** START OF Document extract **

We use Turandot, a generic and parameterized, out-of-order, superscalar processor simulator [56]. Turandot is enhanced with PowerTimer to obtain power estimates based on circuit-level power analyses and resource utilization statistics [7]. The modeled baseline architecture is similar to the current POWER4/POWER5. The simulator has been validated against both a POWER4 RTL model and a hardware implementation. This simulator implements pipeline depth performance and power models based on prior work [74]. Power scales superlinearly as pipeline width increases, using scaling factors derived for an architecture with clustered functional units [73]. Cache power and latencies scale with array size according to CACTI [63]. We do not leverage any particular feature of the simulator in our models and our framework may be generally applied to other simulation frameworks.

# Appendix B

# **Design Spaces**

Turandot and PowerTimer originally modeled the POWER4-like design of Table B.1. The performance and power models have since been modified to consider a much larger range of designs.

Within this simulation environment, we consider several design spaces of varying size and complexity as described in Tables B.2–B.4. Each table identifies p sets or groups of parameters varied simultaneously. Parameters within a group are varied together to avoid fundamental design imbalances. The range of values considered for each parameter group is specified by a set of values,  $S_1, \ldots, S_p$ . The Cartesian product of these sets,  $S = \prod_{i=1}^p S_i$ , defines the entire design space. The cardinality of this product,  $|S| = \prod_{i=1}^p |S_i|$ , defines the design space size.

** END OF Document extract **

What needs to be done: Write out the simulator text again starting with "# Appendix B" and going on through "range of designs.", renaming "PowerTimer" to "the power model". Rely only on the simulator text to complete the task.

** START OF Material shown **

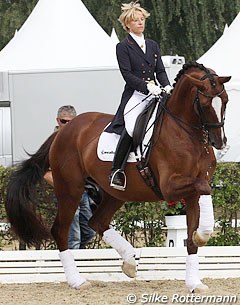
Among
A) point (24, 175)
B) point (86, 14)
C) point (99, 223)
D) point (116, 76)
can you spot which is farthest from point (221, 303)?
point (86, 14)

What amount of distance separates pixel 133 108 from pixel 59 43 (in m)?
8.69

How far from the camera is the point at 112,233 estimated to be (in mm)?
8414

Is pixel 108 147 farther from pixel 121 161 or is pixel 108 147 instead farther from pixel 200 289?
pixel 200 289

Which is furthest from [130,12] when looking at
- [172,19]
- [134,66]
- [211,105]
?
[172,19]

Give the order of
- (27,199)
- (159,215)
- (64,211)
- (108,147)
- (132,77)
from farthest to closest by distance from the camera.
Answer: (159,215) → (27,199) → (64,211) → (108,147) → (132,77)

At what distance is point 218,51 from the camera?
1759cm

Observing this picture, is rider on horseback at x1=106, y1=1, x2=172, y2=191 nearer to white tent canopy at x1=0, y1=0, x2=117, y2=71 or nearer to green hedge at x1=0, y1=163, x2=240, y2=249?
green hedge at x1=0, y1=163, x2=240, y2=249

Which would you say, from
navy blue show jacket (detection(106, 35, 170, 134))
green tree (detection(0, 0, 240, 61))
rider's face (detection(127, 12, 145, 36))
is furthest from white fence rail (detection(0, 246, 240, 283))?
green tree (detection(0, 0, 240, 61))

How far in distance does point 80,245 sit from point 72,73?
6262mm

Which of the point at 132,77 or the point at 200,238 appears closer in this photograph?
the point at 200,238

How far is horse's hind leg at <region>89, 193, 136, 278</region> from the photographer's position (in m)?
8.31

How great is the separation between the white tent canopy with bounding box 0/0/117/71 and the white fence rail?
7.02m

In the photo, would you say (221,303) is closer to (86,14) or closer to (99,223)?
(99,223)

** END OF Material shown **
** START OF Material shown **

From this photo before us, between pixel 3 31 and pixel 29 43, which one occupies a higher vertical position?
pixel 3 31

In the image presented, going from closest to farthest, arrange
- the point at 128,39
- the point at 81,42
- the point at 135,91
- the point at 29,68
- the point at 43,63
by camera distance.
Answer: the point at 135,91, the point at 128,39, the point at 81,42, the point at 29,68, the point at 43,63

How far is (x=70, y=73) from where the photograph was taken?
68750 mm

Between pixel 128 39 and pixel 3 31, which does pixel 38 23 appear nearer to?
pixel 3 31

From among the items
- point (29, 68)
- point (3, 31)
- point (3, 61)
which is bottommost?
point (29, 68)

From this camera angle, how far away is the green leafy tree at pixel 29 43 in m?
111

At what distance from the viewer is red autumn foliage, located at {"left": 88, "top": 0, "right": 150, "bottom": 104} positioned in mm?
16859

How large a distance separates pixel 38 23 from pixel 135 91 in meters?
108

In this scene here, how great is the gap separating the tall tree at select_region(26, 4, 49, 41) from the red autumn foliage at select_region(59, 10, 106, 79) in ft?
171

** END OF Material shown **
** START OF Material shown **

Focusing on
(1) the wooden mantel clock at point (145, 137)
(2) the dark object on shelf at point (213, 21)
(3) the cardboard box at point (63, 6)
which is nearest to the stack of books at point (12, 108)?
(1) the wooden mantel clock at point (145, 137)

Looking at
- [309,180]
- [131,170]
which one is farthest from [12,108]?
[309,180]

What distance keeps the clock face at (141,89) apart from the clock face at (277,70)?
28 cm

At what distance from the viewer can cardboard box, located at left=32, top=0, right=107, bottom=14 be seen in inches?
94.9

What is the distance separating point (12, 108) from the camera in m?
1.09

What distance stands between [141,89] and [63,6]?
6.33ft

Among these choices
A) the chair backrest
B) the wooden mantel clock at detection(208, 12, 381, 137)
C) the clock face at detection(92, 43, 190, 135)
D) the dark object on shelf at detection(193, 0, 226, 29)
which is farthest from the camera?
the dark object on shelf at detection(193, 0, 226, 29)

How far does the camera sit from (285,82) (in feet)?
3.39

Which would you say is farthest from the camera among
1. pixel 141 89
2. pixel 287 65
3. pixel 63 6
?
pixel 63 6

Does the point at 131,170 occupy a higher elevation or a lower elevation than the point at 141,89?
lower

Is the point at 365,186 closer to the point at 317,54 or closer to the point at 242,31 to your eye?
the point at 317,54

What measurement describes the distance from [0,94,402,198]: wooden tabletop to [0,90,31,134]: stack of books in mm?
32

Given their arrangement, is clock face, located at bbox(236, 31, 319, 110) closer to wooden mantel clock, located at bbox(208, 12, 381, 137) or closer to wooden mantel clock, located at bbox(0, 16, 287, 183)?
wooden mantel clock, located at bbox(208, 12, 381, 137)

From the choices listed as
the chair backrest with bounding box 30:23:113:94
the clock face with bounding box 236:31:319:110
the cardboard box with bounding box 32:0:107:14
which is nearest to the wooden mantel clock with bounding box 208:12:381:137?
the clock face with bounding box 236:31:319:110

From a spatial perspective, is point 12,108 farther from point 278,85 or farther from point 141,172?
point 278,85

** END OF Material shown **

Exercise output:
# Appendix B

# **Design Spaces**

Turandot and the power model originally modeled the POWER4-like design of Table B.1. The performance and power models have since been modified to consider a much larger range of designs.